Graduate student Sayali Alatkar and Professor Daifeng Wang to present at ISMB/ECCB 2025

Sayali Alatkar

Sayali Alatkar, Computer Sciences graduate student, and Biostatistics and Medical Informatics professor Daifeng Wang (also CS affiliate) have had their paper accepted to ISMB/ECCB 2025 proceedings. ISMB is the annual international conference on Intelligent Systems for Molecular Biology and is the flagship meeting of the International Society for Computational Biology (ISCB). It is one of the top conferences in computational biology. ECCB is the European Conference on Computational Biology, which has joined forces with ISMB to become the largest bioinformatics and computational biology conference in the world. This is the first research paper from UW-Madison to be accepted to the ISMB/ECCB proceedings in several years.

Daifeng Wang

Alatkar and Wang’s paper, ARTEMIS integrates autoencoders and Schrödinger Bridges to predict continuous dynamics of gene expression, cell population and perturbation from time-series single-cell data, details how they developed a machine learning model called ARTEMIS (trAjectory infeRence wiTh unbalancEd dynaMic optImal tranSport) to model how cells change over time during processes such as organ development and disease progression. Alatkar says, “ARTEMIS analyzes snapshots of gene expression from single cells to infer continuous cellular trajectories, estimate cell population changes, and identify potential genes that may influence these dynamic processes.”

The team applied their model to biological processes such as pancreatic development, cancer cell transitions, and embryogenesis, where it accurately predicted missing cell states, tracked changes in cell populations, and prioritized genes potentially driving cellular dynamics.

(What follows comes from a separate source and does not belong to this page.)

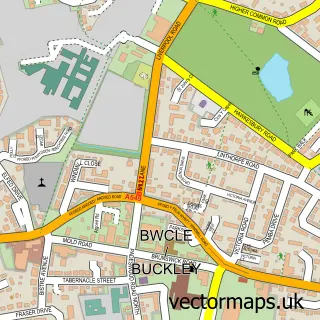 Street map sample of Buckley, Clwyd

The conference, which will be the 33rd for ISMB and the 24th for EECB, will be held in July in Liverpool, UK. The principal focus of the joint ISMB/ECCB conference is on the development and application of advanced computational methods to address biological problems, and brings together researchers from computer science, bioinformatics, computational biology, molecular biology, mathematics, statistics, and related fields. “I’m looking forward to presenting our work at ISMB,” says Alatkar. “It’s a great opportunity to share our research and connect with others in the field.”

Congratulations to Alatkar and Wang!